International and domestic investors remain positive about the outlook for renewable energy investment in Australia with three-quarters expecting to increase their investment during 2023 and beyond with supportive Government policy settings key to boosting confidence, according to a new report from MinterEllison and Mergermarket: Australian Renewables Report 2023.
Australia’s renewable energy sector is attracting substantial interest from a wide variety of interested parties, from strategic investors, ESG-focused funds, OEMs and traditional energy providers looking for transitional assets.
Competition for assets which have supply arrangements and a grid connection secured have no shortage of interest.”
Andrea Frank, Partner, MinterEllison
The Australian government’s goal to generate 50% of electricity from renewable sources by 2030 provides a stable and supportive regulatory environment and investors expect government policies at state and federal levels to become more supportive over the next 12-24 months with 85% of investors say federal and state policies will be supportive or very supportive toward the renewables sector in 2023 and beyond. Very few investors felt Australia’s governments would lack support in the near future and 72% say government renewable and emissions reduction targets are a key strength.

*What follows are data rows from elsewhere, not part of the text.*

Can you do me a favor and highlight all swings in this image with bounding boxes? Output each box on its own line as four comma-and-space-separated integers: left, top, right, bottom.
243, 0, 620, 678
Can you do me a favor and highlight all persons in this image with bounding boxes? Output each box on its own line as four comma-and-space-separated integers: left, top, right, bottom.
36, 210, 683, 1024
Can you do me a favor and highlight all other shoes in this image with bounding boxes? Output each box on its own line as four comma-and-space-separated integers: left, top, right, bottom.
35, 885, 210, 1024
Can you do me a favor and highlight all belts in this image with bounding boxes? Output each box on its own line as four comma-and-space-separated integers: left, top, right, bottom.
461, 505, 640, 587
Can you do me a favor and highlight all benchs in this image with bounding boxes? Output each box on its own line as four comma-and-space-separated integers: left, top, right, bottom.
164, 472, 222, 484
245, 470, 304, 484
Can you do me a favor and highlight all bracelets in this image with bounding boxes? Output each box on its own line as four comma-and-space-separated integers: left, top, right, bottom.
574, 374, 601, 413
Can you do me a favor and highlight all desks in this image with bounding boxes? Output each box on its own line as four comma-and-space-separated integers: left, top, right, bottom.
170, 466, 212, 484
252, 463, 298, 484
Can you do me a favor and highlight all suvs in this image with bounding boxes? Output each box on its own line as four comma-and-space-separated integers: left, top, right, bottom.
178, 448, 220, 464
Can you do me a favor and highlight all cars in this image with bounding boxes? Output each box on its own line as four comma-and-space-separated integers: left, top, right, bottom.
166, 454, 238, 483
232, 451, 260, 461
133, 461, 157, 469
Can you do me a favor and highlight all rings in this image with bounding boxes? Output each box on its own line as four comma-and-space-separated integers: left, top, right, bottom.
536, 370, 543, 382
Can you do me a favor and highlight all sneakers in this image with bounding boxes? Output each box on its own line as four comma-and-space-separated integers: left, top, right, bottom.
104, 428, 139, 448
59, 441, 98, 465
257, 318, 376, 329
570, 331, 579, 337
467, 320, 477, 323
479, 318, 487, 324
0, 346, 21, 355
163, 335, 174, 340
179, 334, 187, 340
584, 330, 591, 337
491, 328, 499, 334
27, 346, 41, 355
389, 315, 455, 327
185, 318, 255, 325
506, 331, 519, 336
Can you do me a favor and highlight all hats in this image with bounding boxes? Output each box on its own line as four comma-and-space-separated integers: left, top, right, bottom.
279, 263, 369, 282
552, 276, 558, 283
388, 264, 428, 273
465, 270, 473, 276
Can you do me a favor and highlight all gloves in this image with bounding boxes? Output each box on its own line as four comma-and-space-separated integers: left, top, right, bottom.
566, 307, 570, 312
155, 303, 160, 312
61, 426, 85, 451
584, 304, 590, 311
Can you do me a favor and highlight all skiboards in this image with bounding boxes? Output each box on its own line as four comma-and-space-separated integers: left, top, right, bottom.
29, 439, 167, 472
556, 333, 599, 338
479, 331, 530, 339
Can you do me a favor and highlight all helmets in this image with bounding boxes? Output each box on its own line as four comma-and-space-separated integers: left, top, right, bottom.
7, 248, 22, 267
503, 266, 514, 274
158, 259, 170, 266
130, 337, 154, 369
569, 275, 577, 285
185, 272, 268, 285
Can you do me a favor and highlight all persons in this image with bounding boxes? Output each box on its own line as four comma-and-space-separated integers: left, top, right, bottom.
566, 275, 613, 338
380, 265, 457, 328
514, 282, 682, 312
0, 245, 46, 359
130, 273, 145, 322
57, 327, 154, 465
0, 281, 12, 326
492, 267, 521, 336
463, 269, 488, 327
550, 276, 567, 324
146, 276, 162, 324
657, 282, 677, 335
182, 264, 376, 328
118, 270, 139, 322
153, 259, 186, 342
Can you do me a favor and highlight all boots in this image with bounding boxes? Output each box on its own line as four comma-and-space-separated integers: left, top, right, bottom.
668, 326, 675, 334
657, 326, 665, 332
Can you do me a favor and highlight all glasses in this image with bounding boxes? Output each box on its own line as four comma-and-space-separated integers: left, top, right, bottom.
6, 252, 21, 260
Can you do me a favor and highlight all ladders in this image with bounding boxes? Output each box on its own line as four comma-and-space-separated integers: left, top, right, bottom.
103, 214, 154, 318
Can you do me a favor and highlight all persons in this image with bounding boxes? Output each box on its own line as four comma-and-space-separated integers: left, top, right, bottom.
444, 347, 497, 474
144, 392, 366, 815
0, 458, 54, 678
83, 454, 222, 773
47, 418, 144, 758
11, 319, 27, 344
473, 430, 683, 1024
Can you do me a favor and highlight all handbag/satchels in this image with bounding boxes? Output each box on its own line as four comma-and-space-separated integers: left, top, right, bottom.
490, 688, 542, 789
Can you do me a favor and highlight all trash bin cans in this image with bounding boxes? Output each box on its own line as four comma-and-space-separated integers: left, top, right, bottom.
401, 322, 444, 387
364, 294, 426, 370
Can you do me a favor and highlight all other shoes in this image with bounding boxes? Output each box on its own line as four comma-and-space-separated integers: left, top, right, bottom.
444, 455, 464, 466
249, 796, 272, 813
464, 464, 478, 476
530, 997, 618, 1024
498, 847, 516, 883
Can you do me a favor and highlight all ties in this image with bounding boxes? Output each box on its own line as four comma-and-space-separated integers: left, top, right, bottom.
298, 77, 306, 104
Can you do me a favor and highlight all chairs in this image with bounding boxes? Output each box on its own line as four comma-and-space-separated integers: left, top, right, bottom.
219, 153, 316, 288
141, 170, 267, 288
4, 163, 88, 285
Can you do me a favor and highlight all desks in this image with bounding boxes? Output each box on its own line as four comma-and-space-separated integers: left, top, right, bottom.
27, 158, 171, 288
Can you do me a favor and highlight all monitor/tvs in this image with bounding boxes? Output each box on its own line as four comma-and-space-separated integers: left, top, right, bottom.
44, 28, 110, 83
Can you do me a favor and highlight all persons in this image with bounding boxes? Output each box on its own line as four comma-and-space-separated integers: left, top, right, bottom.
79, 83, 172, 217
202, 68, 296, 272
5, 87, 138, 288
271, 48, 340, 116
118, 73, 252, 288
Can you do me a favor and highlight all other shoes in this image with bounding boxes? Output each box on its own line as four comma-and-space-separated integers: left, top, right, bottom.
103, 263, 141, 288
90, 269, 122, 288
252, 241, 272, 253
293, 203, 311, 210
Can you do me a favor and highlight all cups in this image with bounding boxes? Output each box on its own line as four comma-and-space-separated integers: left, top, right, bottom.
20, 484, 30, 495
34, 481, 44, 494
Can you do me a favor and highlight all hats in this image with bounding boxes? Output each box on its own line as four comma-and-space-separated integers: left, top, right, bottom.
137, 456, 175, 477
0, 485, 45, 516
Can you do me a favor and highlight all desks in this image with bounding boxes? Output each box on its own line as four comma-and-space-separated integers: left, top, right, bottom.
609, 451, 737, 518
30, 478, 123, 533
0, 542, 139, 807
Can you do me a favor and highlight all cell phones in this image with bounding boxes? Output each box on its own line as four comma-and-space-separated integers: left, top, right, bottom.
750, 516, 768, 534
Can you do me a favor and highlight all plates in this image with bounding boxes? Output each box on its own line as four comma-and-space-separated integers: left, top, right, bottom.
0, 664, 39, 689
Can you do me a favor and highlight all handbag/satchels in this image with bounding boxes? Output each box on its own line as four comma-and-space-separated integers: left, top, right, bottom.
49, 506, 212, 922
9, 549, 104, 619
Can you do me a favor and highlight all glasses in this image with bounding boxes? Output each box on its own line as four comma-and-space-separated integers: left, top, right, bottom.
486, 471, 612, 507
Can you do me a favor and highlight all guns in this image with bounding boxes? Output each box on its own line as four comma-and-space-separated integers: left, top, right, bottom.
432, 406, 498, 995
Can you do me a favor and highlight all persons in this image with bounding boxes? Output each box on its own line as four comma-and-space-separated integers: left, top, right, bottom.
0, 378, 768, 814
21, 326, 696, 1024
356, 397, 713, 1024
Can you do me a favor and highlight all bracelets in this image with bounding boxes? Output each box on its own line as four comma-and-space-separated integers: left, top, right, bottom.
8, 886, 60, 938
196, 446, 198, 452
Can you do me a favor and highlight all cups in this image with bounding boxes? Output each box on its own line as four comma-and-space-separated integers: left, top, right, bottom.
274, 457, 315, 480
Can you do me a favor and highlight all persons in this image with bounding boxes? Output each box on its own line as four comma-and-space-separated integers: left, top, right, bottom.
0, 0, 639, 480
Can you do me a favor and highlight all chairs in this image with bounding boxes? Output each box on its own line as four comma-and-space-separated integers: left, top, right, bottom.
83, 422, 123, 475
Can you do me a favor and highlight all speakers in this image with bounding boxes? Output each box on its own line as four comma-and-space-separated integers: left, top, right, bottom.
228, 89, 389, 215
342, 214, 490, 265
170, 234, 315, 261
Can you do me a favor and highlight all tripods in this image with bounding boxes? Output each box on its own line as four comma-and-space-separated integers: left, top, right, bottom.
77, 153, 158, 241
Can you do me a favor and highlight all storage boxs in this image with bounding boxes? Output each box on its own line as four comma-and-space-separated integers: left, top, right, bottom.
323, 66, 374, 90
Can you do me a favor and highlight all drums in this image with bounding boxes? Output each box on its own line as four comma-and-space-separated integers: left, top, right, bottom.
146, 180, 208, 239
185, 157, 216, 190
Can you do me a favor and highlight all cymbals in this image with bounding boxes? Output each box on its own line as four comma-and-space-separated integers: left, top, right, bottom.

New South Wales’s longstanding record of backing renewables along with the support of renewable energy zones has made it the most attractive investment location for future investments for 60% of investors.
New South Wales remains a key market. The Renewable Energy Zones, particularly Central-West Orana and New England, will provide the backbone for massive forward investment in generation, firming and storage, and provide a clear investment signal,”
Simon Harvey, Partner, Minter Ellison
“The LTESA option product is innovative, acts as insurance against downside pool price scenarios, and potentially both increases bankability and delivers a superior outcome for consumers,” he added.
Mergers and acquisitions will continue to be a key driver of future trends with half respondents (52%) saying a bolt-on acquisition was among the main objectives of their most recent deal, along with 50% who point to growth through acquisition.
Oil & Gas investors who want to decarbonise their activities are active and more than 10% of renewables deals by volume in 2022 had oil company backing.
“The M&A landscape for Australian renewables is strong, buoyed by the announcement of renewable energy targets, the scheduled shutdown of coal-fired generators and a supportive Federal government policy environment,” said Andrea Frank.
Recent renewable energy investments in Australia yielded the intended value from the deal or met the business objectives of 65% investors. And while, 97% of investors see PV solar and hybrid batteries presenting the most investor opportunities, the biggest jump over 2021 was in Biomass/Biogas/Waste-2 energy where 83% of investors see the most opportunity, up from 59% in 2021.
Challenges
Valuations being too high has risen to replace regulation and incentives concerns as the top challenge facing renewables investors. There was a notable jump in respondents who think valuations are too high with 73% now citing this as a concern versus 55% from two years ago.
Adding to this is the need to factor in the long-run implications of inflation – now at a near 40-year high in Australia, as elsewhere.
“Investment challenges remain, not least those posed by inflation and high interest rates, But, as our study shows, investors are facing up to the headwinds and are ready to seize the opportunities that lie ahead," said Simon Harvey.
Financing challenges may likewise create obstacles. More than half of respondents (53%) hold this view and most respondents (91%) agree that new financing and refinancing for renewables projects will become more difficult in the year ahead.
Summary of top findings
- Government policy settings provide confidence to investors. 85% of investors say federal and state policies will be supportive towards the renewable sector. Notably, NSW is the most attractive investment location for 60% of investors, followed by Victoria.
- Almost three-quarters (74%) of global and domestic investors will increase investments in Australian renewables through 2023 – a noticeable uptick from 2021 (65%) and 2019 (68%).
- 91% of investors expect investment from Asia Pacific to increase in the next 12-24 months with Japan the most active investor. 83% nominated increased investment from Europe (and 57% nominated increased investment from North America.
- Recent renewable energy investments in Australia yielded the intended value from the deal or met the business objectives of 65% investors.
- Although investors see PV solar and hybrid batteries presenting the most investor opportunities, 83% of investors see the most opportunities in Biomass/Biogas/Waste-2 energy (up from 59% in 2021) along with it being seen as a safer bet than in 2021.
- 40% expect hydrogen to catch up with expectations and/or reach maturity within one to two years. Notably, one in every six deals transacted in 2022 in the Australian renewables M&A market involved assets linked to hydrogen production.